Reading passage>

######

The States Have Chosen
Their President and Marijuana
By Nikolai Zubov
Translated By Aleksandra J. Chlon
12 November 2012
Edited by Gillian Palmer
Russia - Kommersant - Original Article (Russian)
The main intrigue of the past week — the U.S. presidential election — has pushed into the background the results of ballot measures concerning questions of equally vital importance.
Experts have already called the results of the presidential election in the U.S. a downfall of Barack Obama’s politics. The country has turned out to be even more split up; Obama himself has become the second president in the history of the U.S. to win an election the second time around with a smaller advantage and with less votes than the first time. Up until then, the only one who had managed it had been Woodrow Wilson in 1916, which was explained by voters’ attitude toward his decision to take part in WWI.
The tension of the last few weeks and days before voting has made observers forget that on Nov. 6, Americans did not just choose their president, senators and congressmen. In many states, ballot measures were put forward for the approval of voters, the results of which have turned out to be far more sensational than the outcome of the presidential election.

######

Stored dataset items>
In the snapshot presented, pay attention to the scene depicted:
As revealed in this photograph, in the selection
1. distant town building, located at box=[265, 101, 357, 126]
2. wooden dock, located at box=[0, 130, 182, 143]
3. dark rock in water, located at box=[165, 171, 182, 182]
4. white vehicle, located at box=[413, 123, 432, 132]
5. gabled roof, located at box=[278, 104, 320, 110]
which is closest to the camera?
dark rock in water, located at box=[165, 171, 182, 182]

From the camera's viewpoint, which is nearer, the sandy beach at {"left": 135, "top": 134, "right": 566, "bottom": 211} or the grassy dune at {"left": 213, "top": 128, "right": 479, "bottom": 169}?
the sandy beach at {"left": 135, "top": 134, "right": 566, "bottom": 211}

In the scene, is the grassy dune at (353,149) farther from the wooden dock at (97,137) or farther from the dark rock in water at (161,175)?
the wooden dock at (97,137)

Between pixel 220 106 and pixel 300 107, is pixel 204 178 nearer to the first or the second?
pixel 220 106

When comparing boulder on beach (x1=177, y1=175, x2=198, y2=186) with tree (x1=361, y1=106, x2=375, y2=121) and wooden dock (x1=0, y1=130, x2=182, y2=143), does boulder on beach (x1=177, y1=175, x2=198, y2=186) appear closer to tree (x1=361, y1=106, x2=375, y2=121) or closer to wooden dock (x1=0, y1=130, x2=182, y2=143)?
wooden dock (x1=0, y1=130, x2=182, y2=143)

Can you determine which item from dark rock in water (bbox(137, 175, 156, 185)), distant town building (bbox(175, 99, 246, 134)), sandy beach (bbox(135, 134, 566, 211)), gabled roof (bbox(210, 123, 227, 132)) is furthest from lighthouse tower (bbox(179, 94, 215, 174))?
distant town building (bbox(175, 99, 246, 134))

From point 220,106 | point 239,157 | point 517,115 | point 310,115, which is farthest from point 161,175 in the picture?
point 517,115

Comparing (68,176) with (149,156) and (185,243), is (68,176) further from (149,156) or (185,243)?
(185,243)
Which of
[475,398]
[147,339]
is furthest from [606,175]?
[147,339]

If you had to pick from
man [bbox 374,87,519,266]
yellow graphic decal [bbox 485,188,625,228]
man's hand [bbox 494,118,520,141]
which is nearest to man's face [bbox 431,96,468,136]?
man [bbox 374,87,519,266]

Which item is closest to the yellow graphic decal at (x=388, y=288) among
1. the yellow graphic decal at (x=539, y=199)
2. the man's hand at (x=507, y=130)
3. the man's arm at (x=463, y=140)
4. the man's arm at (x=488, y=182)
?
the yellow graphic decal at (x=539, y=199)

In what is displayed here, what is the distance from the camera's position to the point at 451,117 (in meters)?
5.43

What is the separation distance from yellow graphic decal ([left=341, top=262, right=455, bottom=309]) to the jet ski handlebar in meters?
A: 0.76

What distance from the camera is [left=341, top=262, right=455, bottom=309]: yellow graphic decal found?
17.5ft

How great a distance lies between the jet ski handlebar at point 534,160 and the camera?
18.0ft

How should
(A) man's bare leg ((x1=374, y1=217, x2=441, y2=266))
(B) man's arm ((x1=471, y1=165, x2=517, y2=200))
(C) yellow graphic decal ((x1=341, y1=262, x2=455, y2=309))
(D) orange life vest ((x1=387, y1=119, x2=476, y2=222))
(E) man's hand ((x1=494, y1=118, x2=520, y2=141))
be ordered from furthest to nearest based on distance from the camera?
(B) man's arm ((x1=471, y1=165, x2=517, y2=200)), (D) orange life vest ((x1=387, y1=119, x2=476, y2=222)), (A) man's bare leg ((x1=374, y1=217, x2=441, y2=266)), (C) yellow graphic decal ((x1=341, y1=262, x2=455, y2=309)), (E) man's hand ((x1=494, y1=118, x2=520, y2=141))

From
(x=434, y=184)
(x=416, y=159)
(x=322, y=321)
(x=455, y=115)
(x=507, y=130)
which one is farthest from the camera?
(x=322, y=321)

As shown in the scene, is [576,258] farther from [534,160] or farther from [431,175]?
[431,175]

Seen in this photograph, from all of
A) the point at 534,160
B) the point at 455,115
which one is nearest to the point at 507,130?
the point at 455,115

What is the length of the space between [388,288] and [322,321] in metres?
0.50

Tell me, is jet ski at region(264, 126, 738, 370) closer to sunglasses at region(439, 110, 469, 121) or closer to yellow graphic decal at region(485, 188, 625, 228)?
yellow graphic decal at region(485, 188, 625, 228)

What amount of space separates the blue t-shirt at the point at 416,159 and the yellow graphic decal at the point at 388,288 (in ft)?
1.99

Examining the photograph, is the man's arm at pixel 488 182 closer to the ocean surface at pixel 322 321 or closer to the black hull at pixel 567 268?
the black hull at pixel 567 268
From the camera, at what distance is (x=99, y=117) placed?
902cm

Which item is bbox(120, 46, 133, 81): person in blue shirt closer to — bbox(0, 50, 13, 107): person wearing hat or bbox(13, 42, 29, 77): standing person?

######

Exercise 1>
In the article on the 2012 U.S. election, how was Woodrow Wilson's smaller second-term win in 1916 explained? Answer in one to three sentences.
Exercise 2>
Sum up the article on the 2012 U.S. election in two sentences.
Exercise 3>
From the article on the 2012 U.S. election, copy word for word the part starting with "The main intrigue" and going on through "equally vital importance.".

Problem solution 1>
Wilson's smaller second-term win in 1916 was explained by how voters felt about his decision to take part in World War I.

Problem solution 2>
The presidential election on Nov. 6 drew so much attention that the results of state ballot measures, which turned out to be far more sensational, were pushed into the background. Experts have called the outcome a downfall of Barack Obama's politics: the country is even more split, and he became only the second president, after Woodrow Wilson in 1916, to win a second time with a smaller advantage and fewer votes than the first time.

Problem solution 3>
The main intrigue of the past week — the U.S. presidential election — has pushed into the background the results of ballot measures concerning questions of equally vital importance.